On Aug 11, 2009, at 3:21 PM, Michael Busch wrote:
On 8/11/09 4:13 AM, Grant Ingersoll wrote:
On Aug 11, 2009, at 4:28 AM, Michael Busch wrote:
I'm not just responding to just you there, but more to the
growing pack of those speaking against the new API. I don't see
specific issues being brought up - the only issues I have seen
brought up have been addressed in JIRA issues that have received
no comments indicating the fix was not good enough. So we are
seeing a lot of general complaints, but specific complaints have
been addressed as far as I can tell.
Thanks Mark. Yeah, I'm really not sure what actually the problem
here is now. There was a performance test in Solr that apparently
ran much slower after upgrading to the new Lucene jar. This test
is testing a rather uncommon scenario: very very short documents.
That is not an uncommon scenario. Solr has very, very short fields
_ALL THE TIME_.
I meant that having documents that only contain very short fields is
not as common as having docs with a decent amount of text.

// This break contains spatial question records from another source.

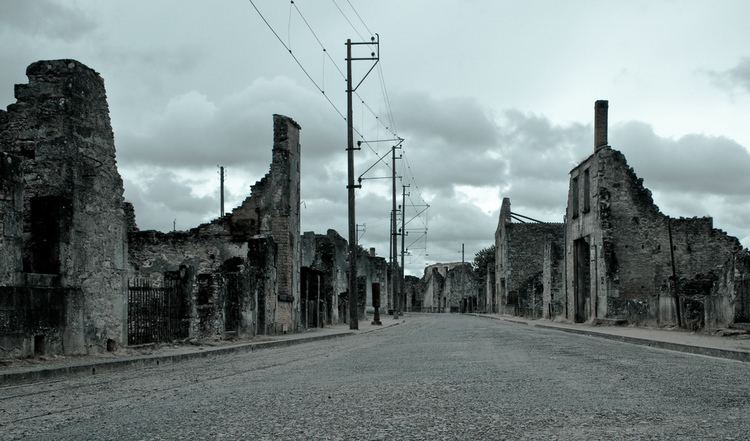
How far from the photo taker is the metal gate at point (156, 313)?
50.9 feet

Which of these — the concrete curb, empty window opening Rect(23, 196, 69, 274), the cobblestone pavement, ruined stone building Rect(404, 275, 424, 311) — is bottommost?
ruined stone building Rect(404, 275, 424, 311)

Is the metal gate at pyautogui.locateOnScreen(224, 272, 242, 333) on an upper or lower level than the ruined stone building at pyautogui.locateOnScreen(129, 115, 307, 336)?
lower

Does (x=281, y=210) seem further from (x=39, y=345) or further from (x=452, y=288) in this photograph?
(x=452, y=288)

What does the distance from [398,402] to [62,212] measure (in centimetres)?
855

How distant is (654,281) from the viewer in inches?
1244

Maybe
I'm wrong - in either case I didn't try to say it's not an important
use case. I think it is important to have good performance here
too. The point I was trying to make was that we tested performance
more thoroughly for the case we thought would be more common.
FWIW, I think the most common scenario is: one or two large fields and
several (usually in the range of 5-10, but have seen cases with many)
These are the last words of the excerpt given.